- [Work task]:
For each record below, output its text exactly and skip any picture.

- [Records to use]:
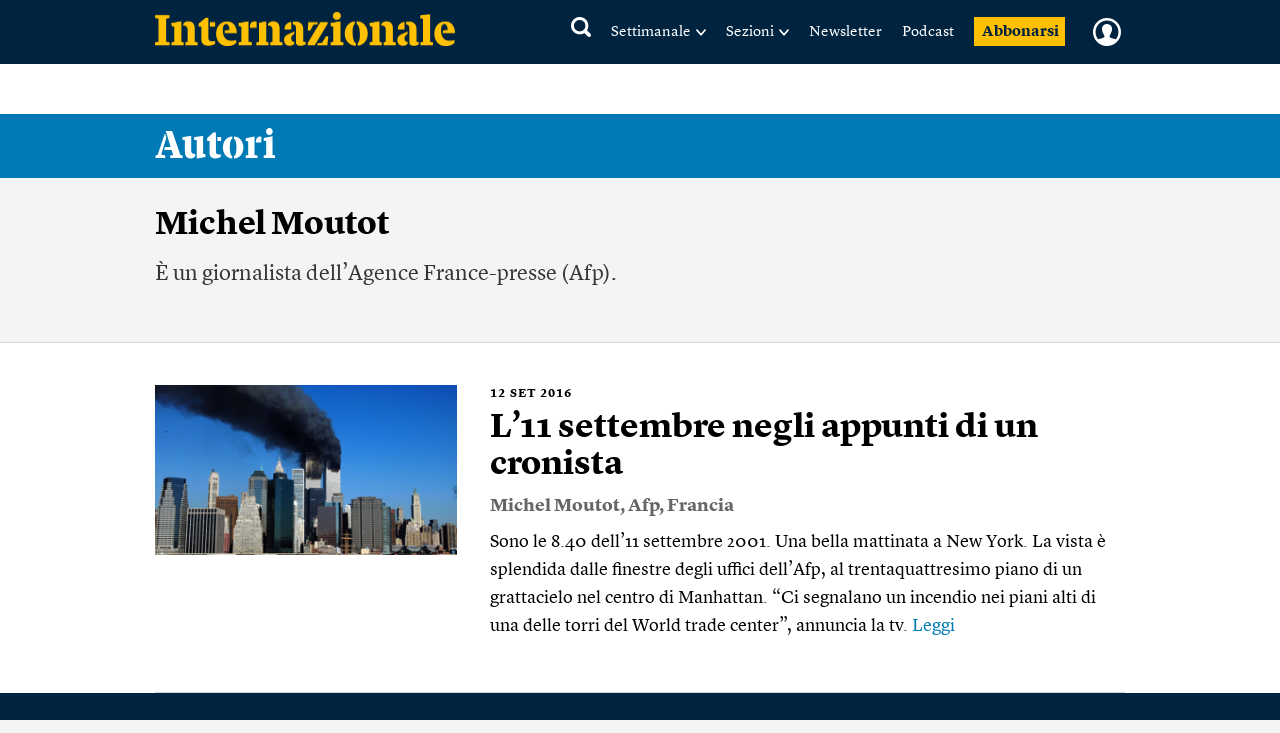

--- FILE ---
content_type: text/html; charset=utf-8
request_url: https://www.google.com/recaptcha/api2/aframe
body_size: 256
content:
<!DOCTYPE HTML><html><head><meta http-equiv="content-type" content="text/html; charset=UTF-8"></head><body><script nonce="yzg7o4f0Y0DqvgyMsho43A">/** Anti-fraud and anti-abuse applications only. See google.com/recaptcha */ try{var clients={'sodar':'https://pagead2.googlesyndication.com/pagead/sodar?'};window.addEventListener("message",function(a){try{if(a.source===window.parent){var b=JSON.parse(a.data);var c=clients[b['id']];if(c){var d=document.createElement('img');d.src=c+b['params']+'&rc='+(localStorage.getItem("rc::a")?sessionStorage.getItem("rc::b"):"");window.document.body.appendChild(d);sessionStorage.setItem("rc::e",parseInt(sessionStorage.getItem("rc::e")||0)+1);localStorage.setItem("rc::h",'1768992066610');}}}catch(b){}});window.parent.postMessage("_grecaptcha_ready", "*");}catch(b){}</script></body></html>

--- FILE ---
content_type: text/javascript;charset=utf-8
request_url: https://id.cxense.com/public/user/id?json=%7B%22identities%22%3A%5B%7B%22type%22%3A%22ckp%22%2C%22id%22%3A%22mknw7afgf3jictwr%22%7D%2C%7B%22type%22%3A%22lst%22%2C%22id%22%3A%221qvm4lelhf3zi38m4fwx1xga63%22%7D%2C%7B%22type%22%3A%22cst%22%2C%22id%22%3A%221qvm4lelhf3zi38m4fwx1xga63%22%7D%5D%7D&callback=cXJsonpCB1
body_size: 189
content:
/**/
cXJsonpCB1({"httpStatus":200,"response":{"userId":"cx:2v78f0qt14klc620cwx7a65qw:22hegniusp3fb","newUser":true}})

--- FILE ---
content_type: text/javascript;charset=utf-8
request_url: https://p1cluster.cxense.com/p1.js
body_size: 101
content:
cX.library.onP1('1qvm4lelhf3zi38m4fwx1xga63');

- [Solution for this task]:
--- FILE ---
content_type: text/html; charset=utf-8
request_url: https://www.google.com/recaptcha/api2/aframe
body_size: 256
content:
<!DOCTYPE HTML><html><head><meta http-equiv="content-type" content="text/html; charset=UTF-8"></head><body><script nonce="yzg7o4f0Y0DqvgyMsho43A">/** Anti-fraud and anti-abuse applications only. See google.com/recaptcha */ try{var clients={'sodar':'https://pagead2.googlesyndication.com/pagead/sodar?'};window.addEventListener("message",function(a){try{if(a.source===window.parent){var b=JSON.parse(a.data);var c=clients[b['id']];if(c){var d=document.createElement('img');d.src=c+b['params']+'&rc='+(localStorage.getItem("rc::a")?sessionStorage.getItem("rc::b"):"");window.document.body.appendChild(d);sessionStorage.setItem("rc::e",parseInt(sessionStorage.getItem("rc::e")||0)+1);localStorage.setItem("rc::h",'1768992066610');}}}catch(b){}});window.parent.postMessage("_grecaptcha_ready", "*");}catch(b){}</script></body></html>

--- FILE ---
content_type: text/javascript;charset=utf-8
request_url: https://id.cxense.com/public/user/id?json=%7B%22identities%22%3A%5B%7B%22type%22%3A%22ckp%22%2C%22id%22%3A%22mknw7afgf3jictwr%22%7D%2C%7B%22type%22%3A%22lst%22%2C%22id%22%3A%221qvm4lelhf3zi38m4fwx1xga63%22%7D%2C%7B%22type%22%3A%22cst%22%2C%22id%22%3A%221qvm4lelhf3zi38m4fwx1xga63%22%7D%5D%7D&callback=cXJsonpCB1
body_size: 189
content:
/**/
cXJsonpCB1({"httpStatus":200,"response":{"userId":"cx:2v78f0qt14klc620cwx7a65qw:22hegniusp3fb","newUser":true}})

--- FILE ---
content_type: text/javascript;charset=utf-8
request_url: https://p1cluster.cxense.com/p1.js
body_size: 101
content:
cX.library.onP1('1qvm4lelhf3zi38m4fwx1xga63');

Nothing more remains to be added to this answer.